I very much welcome the maiden speeches today of my noble friend Lord Mohammed and the noble Lord, Lord Biggar. They will both bring great talents and skills to this House, and we look forward very much to hearing them speak in future. I have to say that in the heady days of the coalition Government, I was the education Whip to the noble Lords, Lord Hill, Lord Nash and Lord Agnew. I am delighted to see that I did not manage to put them all off education entirely, and to see them back speaking on this Bill.

A Bill calling itself “Children’s Wellbeing” should surely merit the support of all of us, but there are elements in the Bill which the Government have included which are going to be contentious. I mention to start with, in Clause 4, the consistent identifier. I thought that this was proposed many, many years ago. The simplest solution obviously seemed to be the NHS number, which is given to every child at their birth, which would follow them to school and enable local authorities to be mindful of children who disappeared off their radar. The lack of a consistent identifier across services impedes joined-up and responsive support. It makes it much harder to match records and share information confidently and safeguard children who are in touch with multiple services. It is possible that migrant or asylum or Traveller children may not have that number, but they jolly well should do, because they will have as much need as anyone else of healthcare and education to give them a better start in life than they had at the beginning.

My noble friends will be talking about different areas where we have concerns, but I raise the issue of the national pay rules, which will be extended to academies, many of which have different pay and conditions. We argue strongly that teachers in further education colleges should have at least as good pay and conditions as those in schools. FE teachers have demanding schedules and wide-ranging responsibilities. For too long, they have been underpaid and, indeed, overlooked, as they appear to be in this Bill.

We would like to see stronger partnerships between colleges and schools, because many 14 to 16 year-olds move to colleges if they find that schools do not meet their needs and their choice of study is better catered for in colleges.
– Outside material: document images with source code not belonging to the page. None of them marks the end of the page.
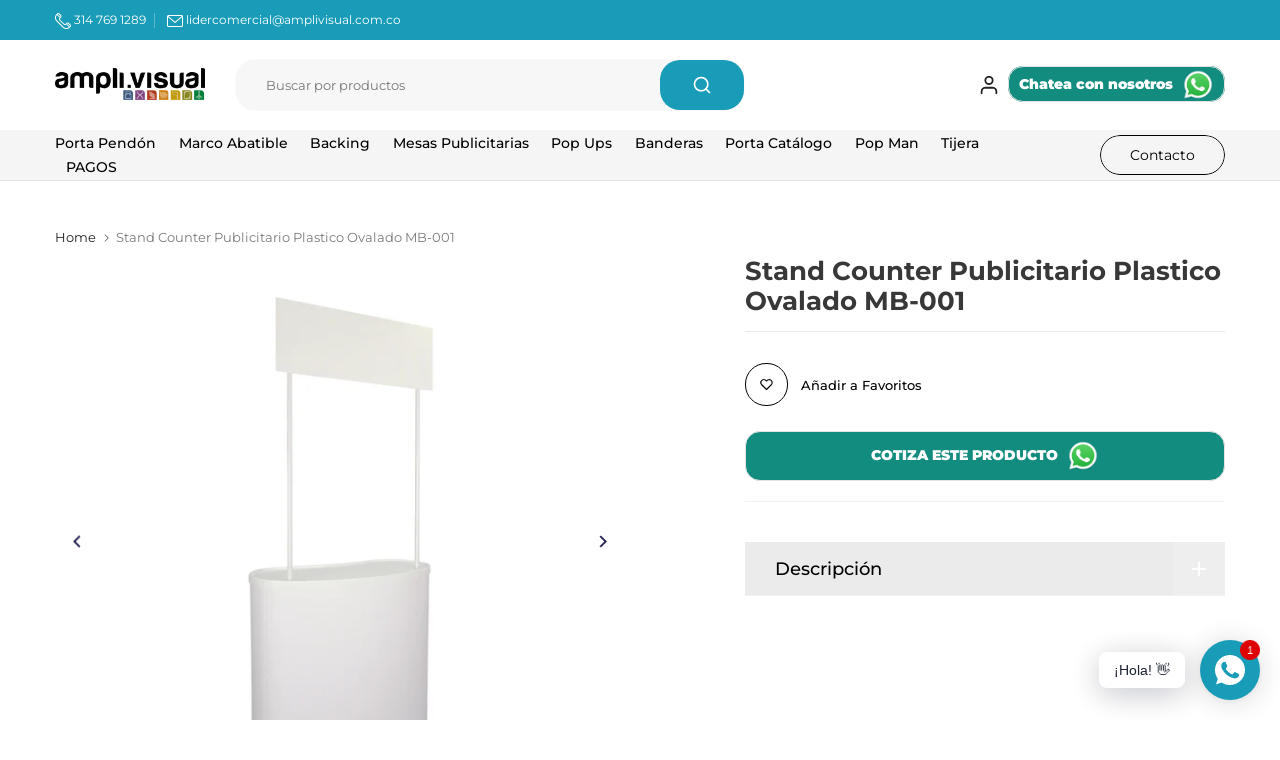

--- FILE ---
content_type: text/css
request_url: https://amplivisual.com.co/cdn/shop/t/2/assets/section.css?v=34720272243153622351705322643
body_size: 186
content:
.t4s-cus-width .t4s-container{max-width:var(--width)}.t4s-section-inner{margin-top:var(--mg-top);margin-inline-end:var(--mg-right);margin-bottom:var(--mg-bottom);margin-inline-start:var(--mg-left);padding-top:var(--pd-top);padding-inline-end:var(--pd-right);padding-bottom:var(--pd-bottom);padding-inline-start:var(--pd-left)}.t4s-section-inner:not(.t4s-se-container),.t4s-container>.t4s-container-inner{background:var(--bg-gradient);background-color:var(--bg-color)}.t4s-container-inner.t4s-has-imgbg,.t4s-section-inner.t4s-has-imgbg{background-repeat:no-repeat;background-position:center;background-size:cover}.t4s-container-fluid{width:calc(100% - var(--mg-left,0) - var(--mg-right,0));width:-webkit-calc(100% - var(--mg-left,0) - var(--mg-right,0))}.t4s-section-inner.t4s-se-container{padding-top:0;padding-inline-end:0;padding-bottom:0;padding-inline-start:0}.t4s-section-inner.t4s-se-container .t4s-container-inner{padding-top:var(--pd-top);padding-inline-end:var(--pd-right);padding-bottom:var(--pd-bottom);padding-inline-start:var(--pd-left)}.t4s-custom-line{width:var(--width);border-width:var(--height);border-style:var(--line-style);border-color:var(--line-cl);border-top:none;border-right:none;border-left:none;display:block}.t4s-text-center .t4s-custom-line{margin-inline-start:auto;margin-inline-end:auto}.t4s-text-end .t4s-custom-line{margin-inline-start:auto}@media (min-width: 1025px){.t4s-section-inline-true .t4s-section-inline-inner{display:flex;align-items:center}.t4s-section-inline-true .t4s-section-head{width:23.4%;margin:0;padding-inline-end:15px;position:relative;z-index:1;flex:0 0 auto;flex-direction:column;align-items:flex-start}.t4s-section-inline-true .t4s-section-head.t4s-text-center{align-items:center}.t4s-section-inline-true .t4s-section-head>.t4s-pr-countdown .t4s-countdown-time{font-size:14px;padding:0 12px}.t4s-section-inline-true .t4s-section-head>.t4s-pr-countdown{margin-inline-start:0}.t4s-section-inline-true .t4s-section-inline-inner .t4s-section-content{width:76.6%}.t4s-section-inline-true .t4s-heading-width-small .t4s-section-head{width:19.82%}.t4s-section-inline-true .t4s-heading-width-small .t4s-section-content{width:80.18%}.t4s-section-inline-true .t4s-heading-width-medium .t4s-section-head{width:21.67%}.t4s-section-inline-true .t4s-heading-width-medium .t4s-section-content{width:78.33%}.t4s-section-inline-inner:before,.t4s-section-inline-inner:after{display:table;content:""}.t4s-section-inline-inner:after{clear:both}.t4s-section-inline-true .t4s-top-heading{flex-direction:column;justify-content:flex-start;align-items:flex-start}.t4s-section-inline-true .t4s-section-head .t4s-top-heading.t4s-text-center{align-items:center}.t4s-section-inline-true .t4s-top-heading.t4s_des_title_5{padding-inline-end:40px}.t4s-section-inline-true .t4s_des_title_5:after{content:"";width:1px;height:170px;background-color:var(--border-color);right:55px;top:0;bottom:0;position:absolute;z-index:1;margin:auto}.t4s-section-inline-true .t4s_des_title_5 .t4s-section-title:before,.t4s-section-inline-true .t4s_des_title_5 .t4s-section-title:after{display:none}.t4s-section-inline-true .t4s_des_title_5 .t4s-section-title>span{padding:0}.t4s-section-inline-true .t4s-sec-head-btn-on .t4s_des_title_4{margin-bottom:var(--tophead-mb)}.t4s-section-inline-true .t4s-section-head>:last-child,.t4s-section-inline-true .t4s-sec-head-btn-on .t4s-head-btn{margin-bottom:0}}@media (max-width: 1199px){.t4s-container-fluid{width:calc(100% - var(--mgtb-left,0) - var(--mgtb-right,0));width:-webkit-calc(100% - var(--mgtb-left,0) - var(--mgtb-right,0))}.t4s-section-inner.t4s-se-container .t4s-container-inner,.t4s-section-inner{margin-top:var(--mgtb-top);margin-inline-end:var(--mgtb-right);margin-bottom:var(--mgtb-bottom);margin-inline-start:var(--mgtb-left);padding-top:var(--pdtb-top);padding-inline-end:var(--pdtb-right);padding-bottom:var(--pdtb-bottom);padding-inline-start:var(--pdtb-left)}}@media (max-width: 767px){.t4s-container-fluid{width:calc(100% - var(--mgmb-left,0) - var(--mgmb-right,0));width:-webkit-calc(100% - var(--mgmb-left,0) - var(--mgmb-right,0))}.t4s-section-inner.t4s-se-container .t4s-container-inner,.t4s-section-inner{margin-top:var(--mgmb-top);margin-inline-end:var(--mgmb-right);margin-bottom:var(--mgmb-bottom);margin-inline-start:var(--mgmb-left);padding-top:var(--pdmb-top);padding-inline-end:var(--pdmb-right);padding-bottom:var(--pdmb-bottom);padding-inline-start:var(--pdmb-left)}.t4s-section-inline-true .t4s_des_title_5 .t4s-section-title:before,.t4s-section-inline-true .t4s_des_title_5 .t4s-section-title:after{display:none}}
/*# sourceMappingURL=/cdn/shop/t/2/assets/section.css.map?v=34720272243153622351705322643 */
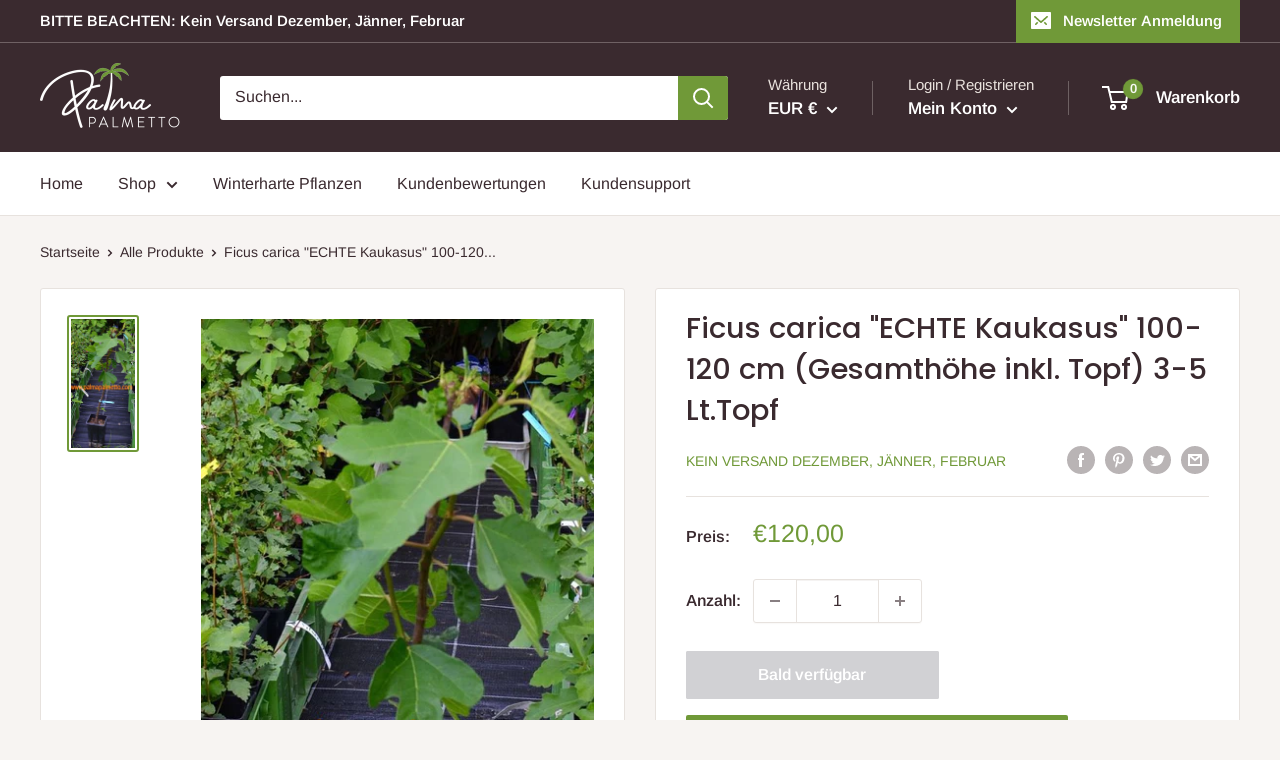

--- FILE ---
content_type: text/javascript
request_url: https://dashboard.wheelio-app.com/api/wheelioapp/getsettings?jsonp=WheelioAppJSONPCallback779&s=palmapalmetto.myshopify.com&d=palmapalmetto.myshopify.com&cu=https%3A%2F%2Fpalmapalmetto.com%2Fproducts%2Fficus-carica-kaukasus-100-120-cm-3-5-lt-topf&uid=780
body_size: 380
content:
window['WheelioAppJSONPCallback779']({"success":false,"errorMessage":"No active campaigns!"})

--- FILE ---
content_type: text/javascript
request_url: https://palmapalmetto.com/cdn/shop/t/2/assets/custom.js?v=90373254691674712701616266411
body_size: -564
content:
//# sourceMappingURL=/cdn/shop/t/2/assets/custom.js.map?v=90373254691674712701616266411
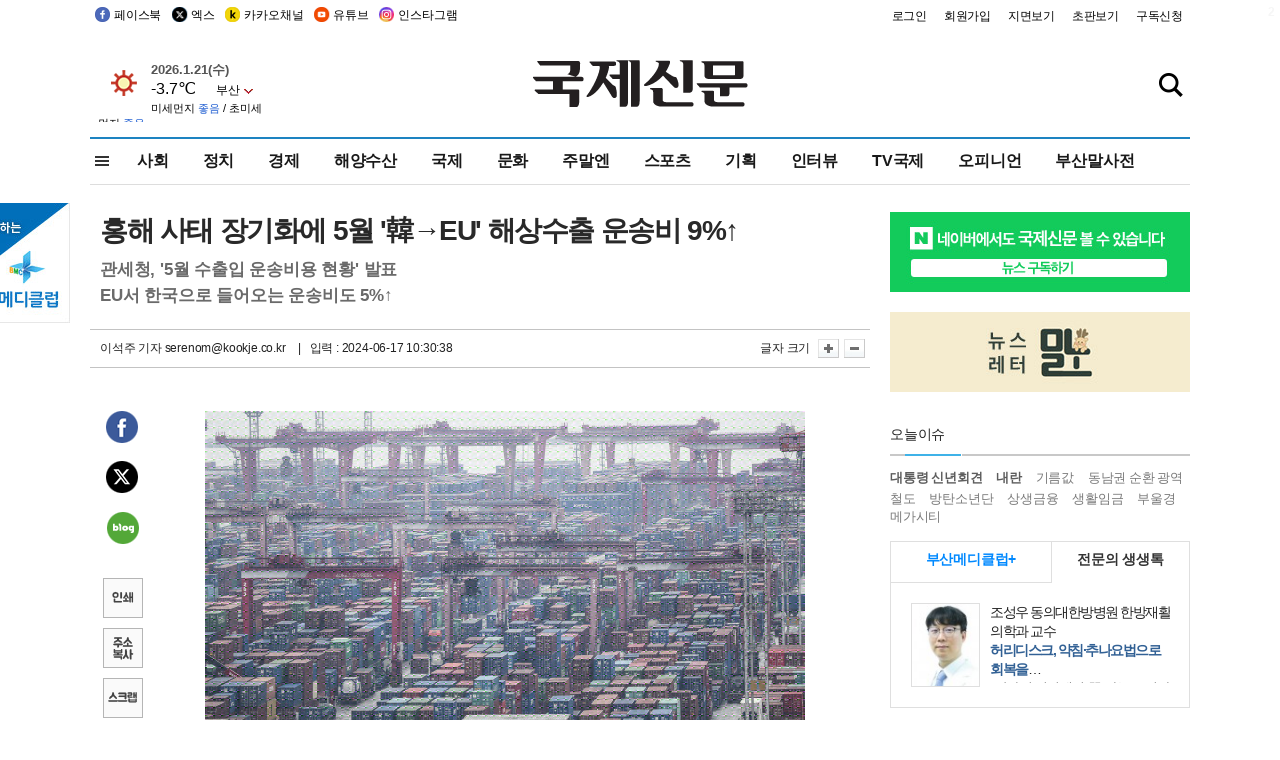

--- FILE ---
content_type: text/html; charset=utf-8
request_url: https://www.google.com/recaptcha/api2/aframe
body_size: 266
content:
<!DOCTYPE HTML><html><head><meta http-equiv="content-type" content="text/html; charset=UTF-8"></head><body><script nonce="50i69e8NUppFwMoMhYWxgA">/** Anti-fraud and anti-abuse applications only. See google.com/recaptcha */ try{var clients={'sodar':'https://pagead2.googlesyndication.com/pagead/sodar?'};window.addEventListener("message",function(a){try{if(a.source===window.parent){var b=JSON.parse(a.data);var c=clients[b['id']];if(c){var d=document.createElement('img');d.src=c+b['params']+'&rc='+(localStorage.getItem("rc::a")?sessionStorage.getItem("rc::b"):"");window.document.body.appendChild(d);sessionStorage.setItem("rc::e",parseInt(sessionStorage.getItem("rc::e")||0)+1);localStorage.setItem("rc::h",'1769003341860');}}}catch(b){}});window.parent.postMessage("_grecaptcha_ready", "*");}catch(b){}</script></body></html>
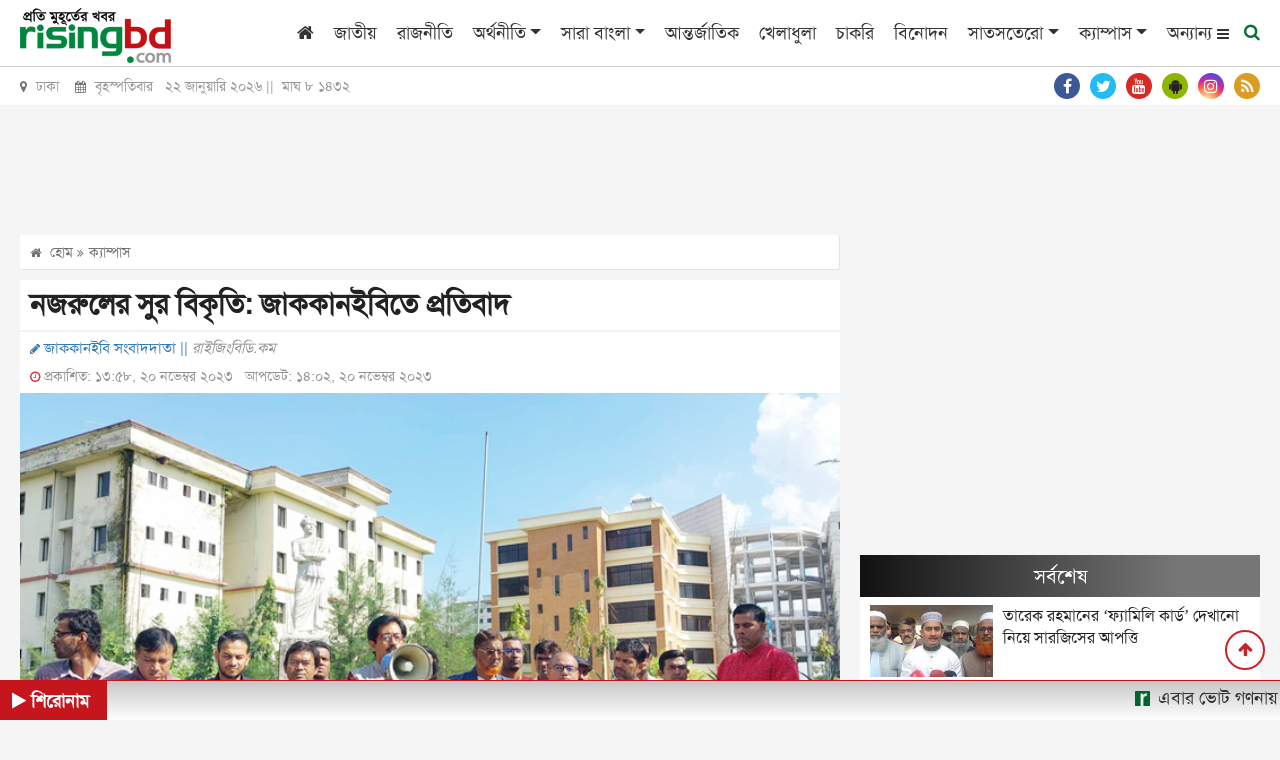

--- FILE ---
content_type: text/html; charset=utf-8
request_url: https://www.google.com/recaptcha/api2/aframe
body_size: 249
content:
<!DOCTYPE HTML><html><head><meta http-equiv="content-type" content="text/html; charset=UTF-8"></head><body><script nonce="emsCxKoHiEkgWeZtuEUgqA">/** Anti-fraud and anti-abuse applications only. See google.com/recaptcha */ try{var clients={'sodar':'https://pagead2.googlesyndication.com/pagead/sodar?'};window.addEventListener("message",function(a){try{if(a.source===window.parent){var b=JSON.parse(a.data);var c=clients[b['id']];if(c){var d=document.createElement('img');d.src=c+b['params']+'&rc='+(localStorage.getItem("rc::a")?sessionStorage.getItem("rc::b"):"");window.document.body.appendChild(d);sessionStorage.setItem("rc::e",parseInt(sessionStorage.getItem("rc::e")||0)+1);localStorage.setItem("rc::h",'1769022431157');}}}catch(b){}});window.parent.postMessage("_grecaptcha_ready", "*");}catch(b){}</script></body></html>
Some have been excluded from schools, some are home-educated but find colleges can enhance their homeschooling, and there are any number of those with special educational needs and disabilities and those who have become disengaged from mainstream education who find their way to college.

FE has always welcomed practitioners. I entirely endorse the noble Baroness, Lady Wolf, in saying that the shortage of practitioners of practical subjects means that insisting that they have a teaching qualification will be incredibly negative. It will make recruitment even more difficult in subjects where we really need those skills to be taught—subjects which will be of benefit to the economy. What steps will the Government take to improve pay and conditions for further education staff? Can the Minister assure us that FE staff will not have to have a teaching qualification if there is a shortage in their specialist subject and there is a great need for their skills?

My noble friends will talk more about home education, breakfast clubs and school uniforms. Like the curate’s egg, these provisions are good in parts.

However, it is difficult to have this debate without the curriculum review. Our House of Lords committee in the last Session found that the current curriculum was not fit for purpose: it did not prepare young people for life and work and state schools had often given up music, dance and drama—the creative arts—which are great contributors to the economy as well as great factors in children’s well-being. What is being done to provide all children with the possibility of excelling at something, especially those for whom the academic curriculum is challenging and a constant source of failure?

This is a wide-ranging Bill. With all the expertise in the debate today and in your Lordships’ House, I am sure we will give it a thorough going over and I hope that it leaves us in better shape, because our children deserve no less.